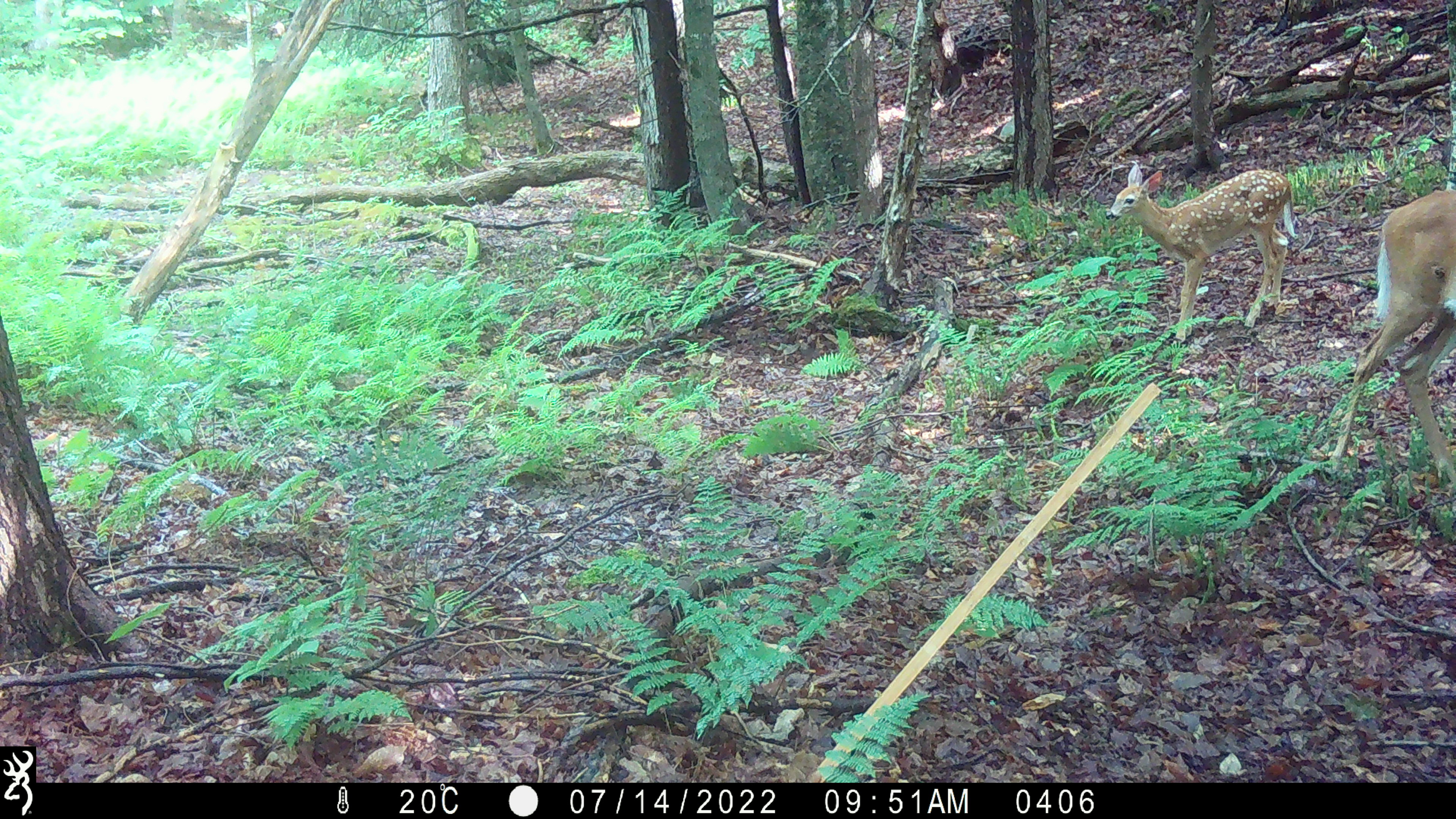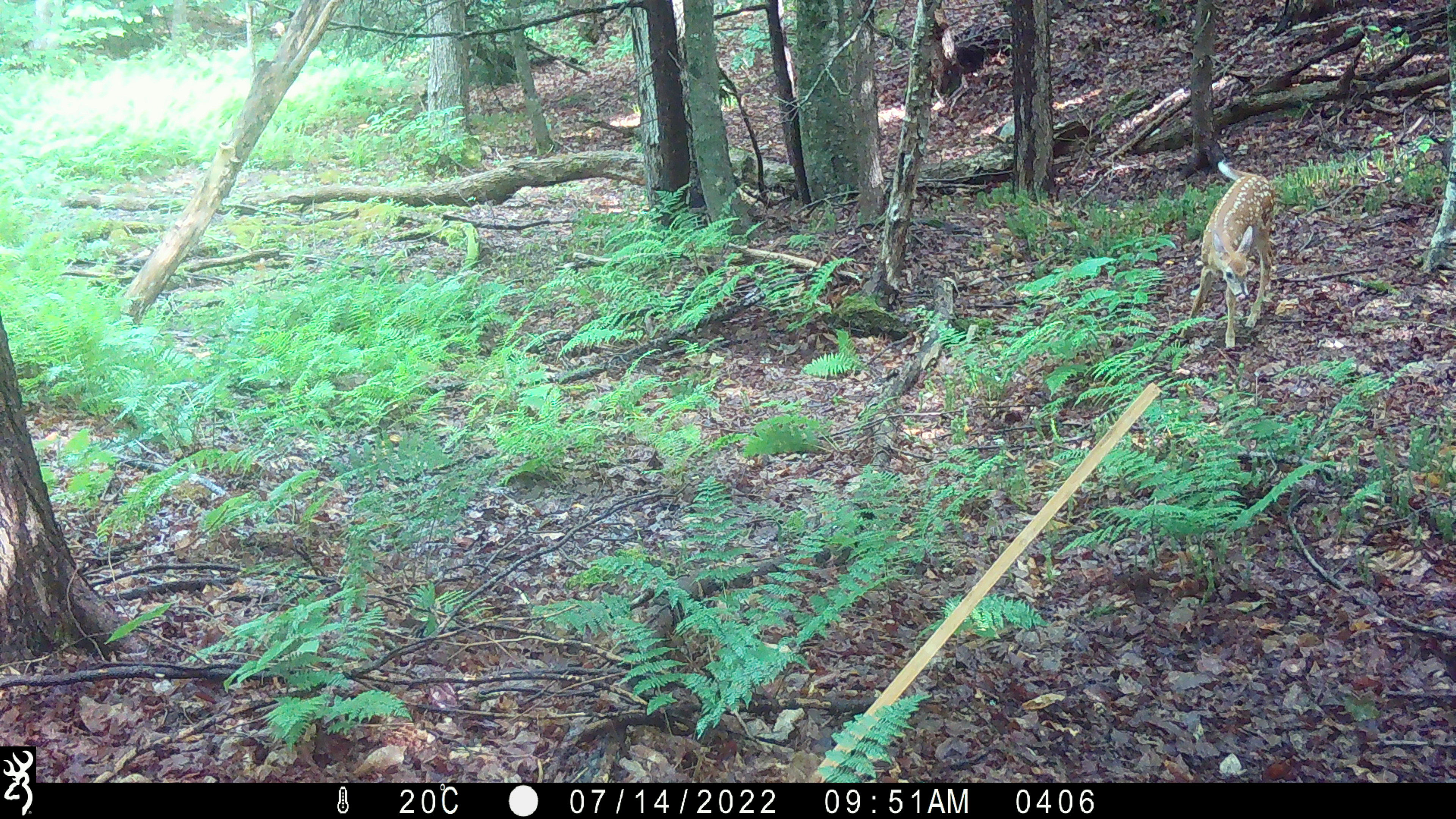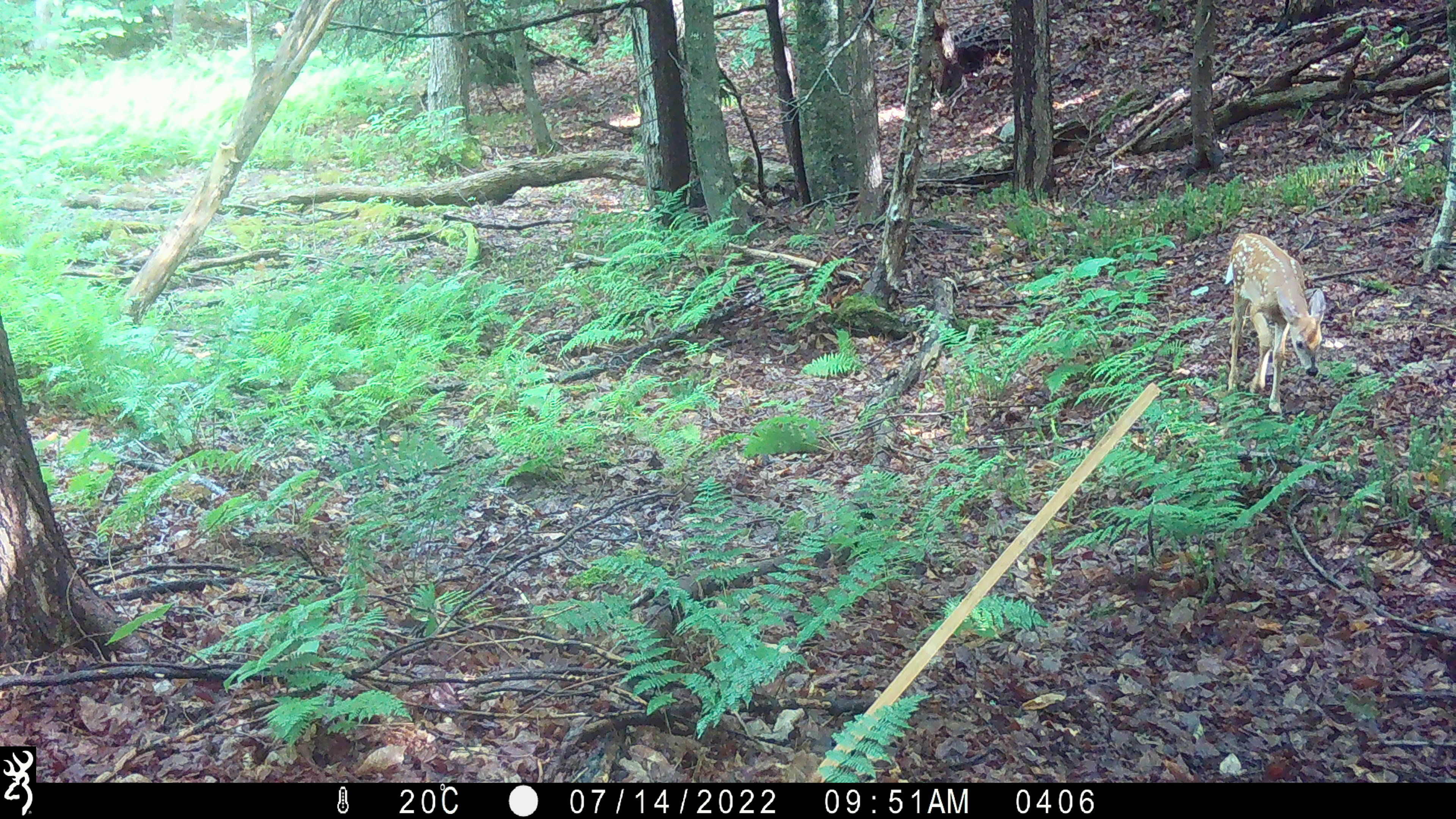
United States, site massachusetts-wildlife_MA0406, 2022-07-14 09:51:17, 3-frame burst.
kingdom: Animalia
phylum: Chordata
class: Mammalia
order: Artiodactyla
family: Cervidae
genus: Odocoileus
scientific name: Odocoileus virginianus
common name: white-tailed deer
White-tailed deer (Odocoileus virginianus).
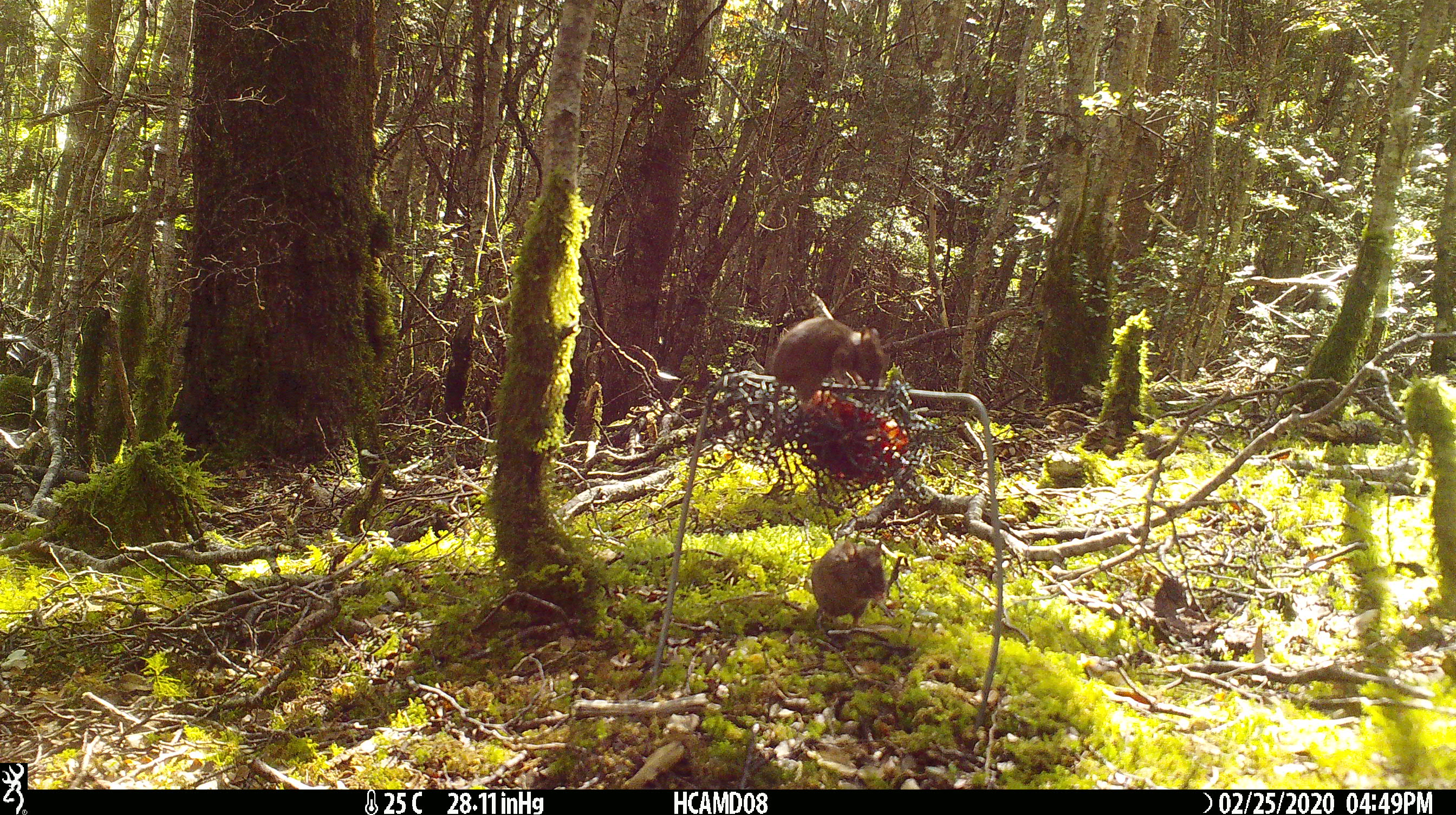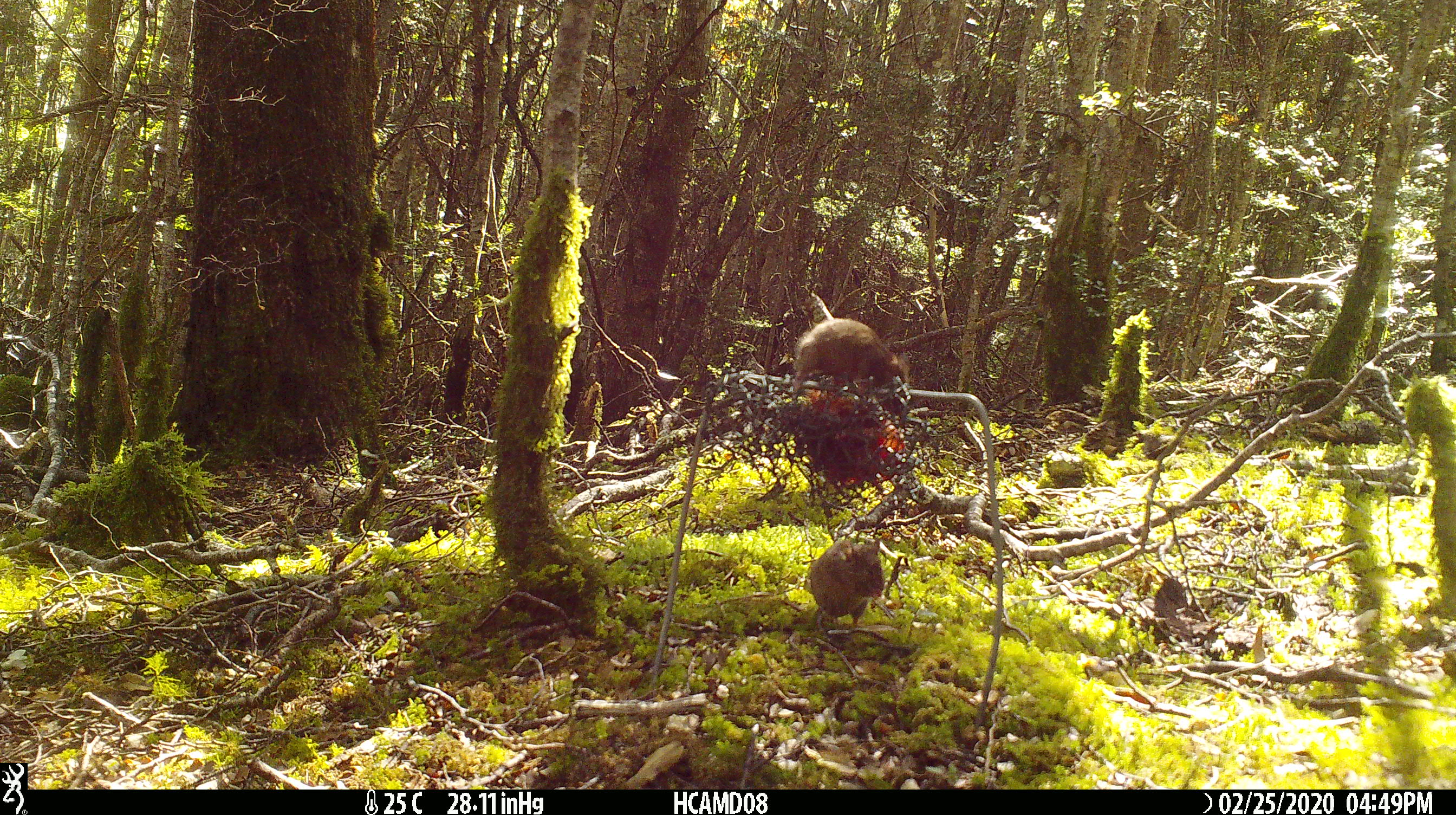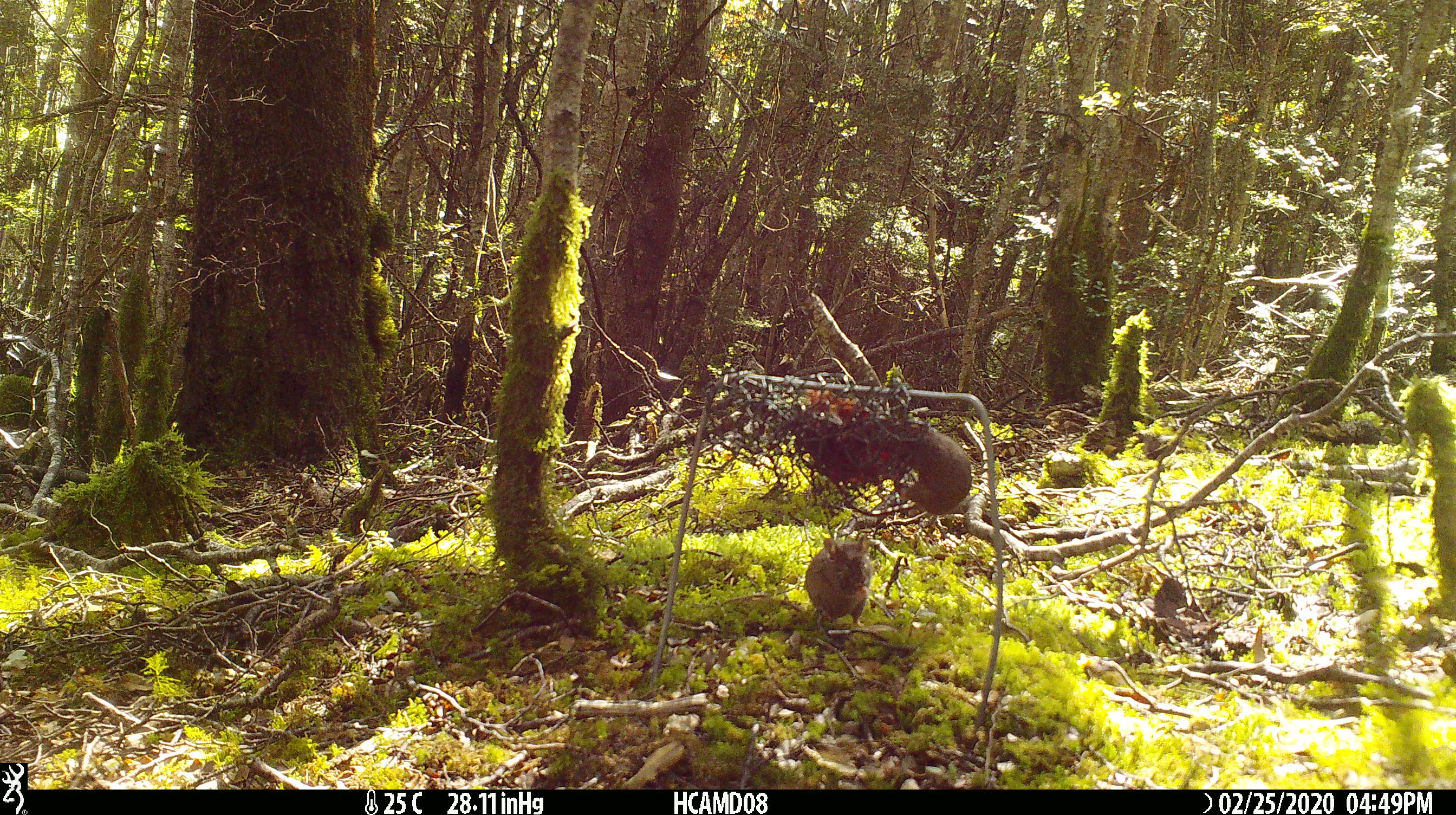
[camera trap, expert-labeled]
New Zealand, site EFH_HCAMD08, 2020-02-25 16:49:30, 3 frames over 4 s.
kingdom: Animalia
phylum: Chordata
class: Mammalia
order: Rodentia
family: Muridae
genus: Mus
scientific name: Mus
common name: mouse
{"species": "mouse (Mus)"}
§
- **WORK INSTRUCTION**
Output each line above exactly. Skip the images.

- **RESULT**
United States, site massachusetts-wildlife_MA0406, 2022-07-14 09:51:17, 3-frame burst.
kingdom: Animalia
phylum: Chordata
class: Mammalia
order: Artiodactyla
family: Cervidae
genus: Odocoileus
scientific name: Odocoileus virginianus
common name: white-tailed deer
White-tailed deer (Odocoileus virginianus).
[camera trap, expert-labeled]
New Zealand, site EFH_HCAMD08, 2020-02-25 16:49:30, 3 frames over 4 s.
kingdom: Animalia
phylum: Chordata
class: Mammalia
order: Rodentia
family: Muridae
genus: Mus
scientific name: Mus
common name: mouse
{"species": "mouse (Mus)"}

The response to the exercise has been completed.